TO DO
Duplicate the passage of the watch movement text below between "Visible are a" and "wheel (not labeled).", inclusive.

PAGE EXTRACT
[BEGIN]
Copyright (c) 2000, all rights reserved
The Bottom Plate, Jeweling, and Keyless Works
Once the dial has been removed, the bottom plate is revealed for inspection.
Visible are a trochoidal-shaped dial washer (A, installed upside down during
the last servicing), the well-constructed flush minute wheel retaining
plate (B), and the pressed-in jewels for the wheel train (C).
Also visible are the screwed in cap jewel chatons for the escape lever
(D) and balance wheel (not labeled).
This is a closeup of the area around D in the previous photo. The
items visible from top to bottom are the balance wheel cap jewel in its
chaton, a pair of adjustments for the banking pins (look like screw heads),
the escape lever cap jewel, and finally a pair of inspection/oiling holes
for the escapement. To fully clean the watch, the cap jewels needed
to be removed from bottom plate to get rid of the dried oil residue, which
means that the cap jewels were removed and replaced with every cleaning.
As is visible in the scan, there are quite a few scratches around both
holes, and the screw heads themselves are chewed up a bit, indicating a
less-than-acceptable servicing job in the past. The bottom plate
is also gouged near the left banking pin "screw head", to the point where
the nickel plating has been flaked off showing the brass underneath.
At first, a 15 jewel movement was deemed high enough quality for railroad
service. However, as time went on, the jewel count was gradually
increased until 21 and 23 jewel movements were required (recall again that
many "obsolete" watches were grandfathered as long as they could keep performing
at the time standard of less than 30 seconds error per week.) This
example has 19 jewels. They are as follows:
The 19 Jewels of the BW Raymond
1&2 |
Balance wheel pivot jewels |
3&4 |
Balance wheel cap jewels |
5 |
Impulse Jewel |
6&7 |
Escape Lever pivot jewels |
8&9 |
Escape Lever cap jewels |
10&11 |
Escape Lever pallets |
12&13 |
Escape wheel pivot jewels |
14&15 |
Fourth wheel pivot jewels |
16&17 |
Third wheel pivot jewels |
18&19 |
Second (Center) wheel pivot jewels |
One of the characteristics which was specified for railroad watches
after 1906 was the use of a lever to switch between winding and setting
positions, rather than the now-common pull-out stem. This was adopted
to prevent the inadvertent shifting of the time displayed on the watch,
as the switch could only be accessed with the bezel off the watch.
[END]
DATA LISTING
[BEGIN]
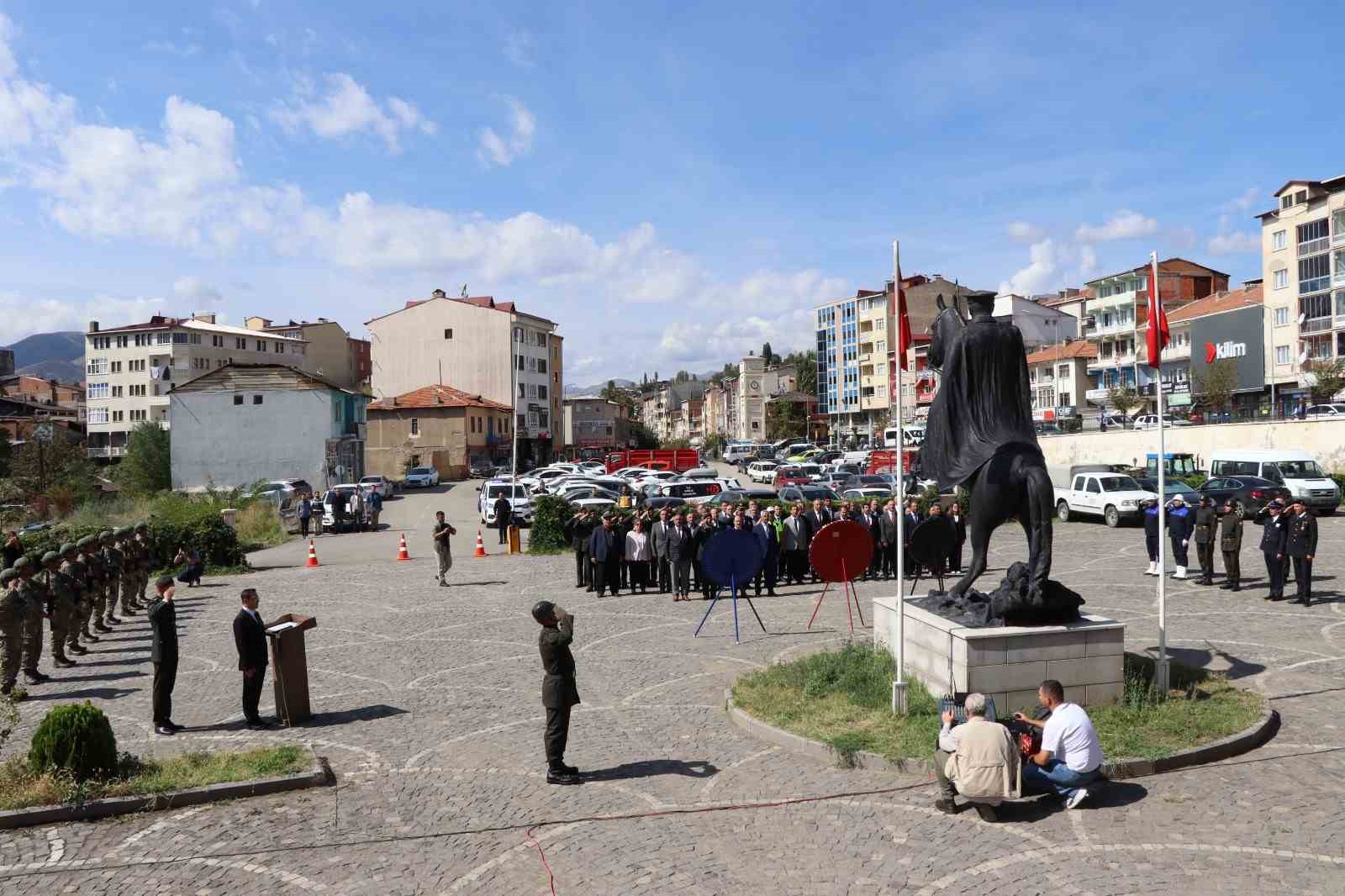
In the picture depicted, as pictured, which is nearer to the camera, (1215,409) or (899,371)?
(899,371)

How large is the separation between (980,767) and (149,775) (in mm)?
6994

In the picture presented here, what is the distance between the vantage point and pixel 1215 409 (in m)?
58.1

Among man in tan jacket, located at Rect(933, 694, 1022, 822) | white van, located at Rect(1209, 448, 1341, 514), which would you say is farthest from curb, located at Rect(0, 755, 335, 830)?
white van, located at Rect(1209, 448, 1341, 514)

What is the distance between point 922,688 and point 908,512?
11274 mm

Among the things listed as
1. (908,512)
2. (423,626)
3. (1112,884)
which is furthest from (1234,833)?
(908,512)

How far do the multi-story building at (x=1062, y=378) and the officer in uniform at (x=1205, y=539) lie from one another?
64.9m

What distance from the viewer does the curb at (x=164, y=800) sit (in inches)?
311

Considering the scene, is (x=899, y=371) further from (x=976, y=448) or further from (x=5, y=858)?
(x=5, y=858)

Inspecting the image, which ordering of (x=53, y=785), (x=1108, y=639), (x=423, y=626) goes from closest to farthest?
(x=53, y=785), (x=1108, y=639), (x=423, y=626)

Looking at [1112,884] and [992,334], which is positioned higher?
[992,334]

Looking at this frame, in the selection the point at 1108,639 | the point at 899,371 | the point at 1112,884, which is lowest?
the point at 1112,884

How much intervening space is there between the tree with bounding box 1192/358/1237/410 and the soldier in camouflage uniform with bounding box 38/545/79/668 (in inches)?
2362

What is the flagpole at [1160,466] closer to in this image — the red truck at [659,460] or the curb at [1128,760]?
the curb at [1128,760]

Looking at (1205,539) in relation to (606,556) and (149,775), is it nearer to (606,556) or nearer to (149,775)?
(606,556)
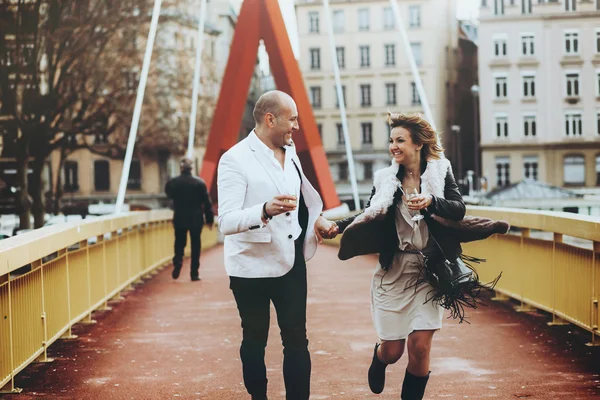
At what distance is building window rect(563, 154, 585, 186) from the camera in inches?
2987

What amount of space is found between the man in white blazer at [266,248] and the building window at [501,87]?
2961 inches

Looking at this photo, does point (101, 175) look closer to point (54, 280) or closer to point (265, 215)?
point (54, 280)

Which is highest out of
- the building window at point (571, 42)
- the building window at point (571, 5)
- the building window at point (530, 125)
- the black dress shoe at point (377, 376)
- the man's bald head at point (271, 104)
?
the building window at point (571, 5)

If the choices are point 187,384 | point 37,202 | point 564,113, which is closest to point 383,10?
point 564,113

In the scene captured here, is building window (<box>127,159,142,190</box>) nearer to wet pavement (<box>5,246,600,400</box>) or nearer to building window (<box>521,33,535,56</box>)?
building window (<box>521,33,535,56</box>)

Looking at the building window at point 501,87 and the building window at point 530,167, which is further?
the building window at point 501,87

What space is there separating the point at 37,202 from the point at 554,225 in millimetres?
26741

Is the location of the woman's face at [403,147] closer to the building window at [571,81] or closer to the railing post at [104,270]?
the railing post at [104,270]

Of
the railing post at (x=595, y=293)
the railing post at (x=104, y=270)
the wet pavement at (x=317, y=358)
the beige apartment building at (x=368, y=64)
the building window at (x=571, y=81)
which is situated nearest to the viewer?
the wet pavement at (x=317, y=358)

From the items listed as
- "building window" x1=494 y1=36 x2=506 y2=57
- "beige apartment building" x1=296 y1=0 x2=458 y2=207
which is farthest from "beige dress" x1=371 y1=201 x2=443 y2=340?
"beige apartment building" x1=296 y1=0 x2=458 y2=207

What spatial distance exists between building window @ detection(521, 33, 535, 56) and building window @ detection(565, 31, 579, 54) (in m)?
2.65

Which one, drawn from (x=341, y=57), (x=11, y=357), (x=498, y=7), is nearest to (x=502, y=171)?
(x=498, y=7)

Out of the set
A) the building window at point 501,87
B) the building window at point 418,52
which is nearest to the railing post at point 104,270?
the building window at point 501,87

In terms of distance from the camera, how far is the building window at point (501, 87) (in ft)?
261
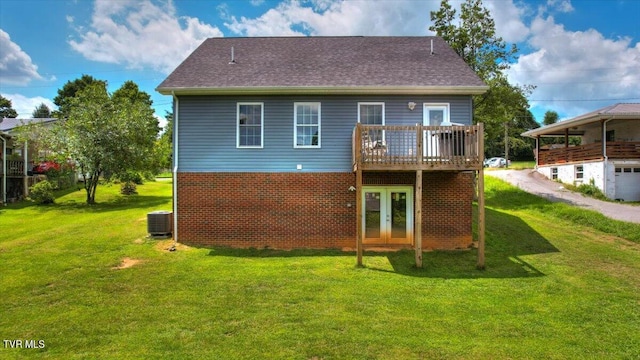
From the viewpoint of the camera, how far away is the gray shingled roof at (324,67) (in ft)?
35.9

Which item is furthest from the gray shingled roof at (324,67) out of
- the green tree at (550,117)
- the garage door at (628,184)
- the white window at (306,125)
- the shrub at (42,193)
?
the green tree at (550,117)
[END]
COMPLETE ANSWER
Visible are a trochoidal-shaped dial washer (A, installed upside down during
the last servicing), the well-constructed flush minute wheel retaining
plate (B), and the pressed-in jewels for the wheel train (C).
Also visible are the screwed in cap jewel chatons for the escape lever
(D) and balance wheel (not labeled).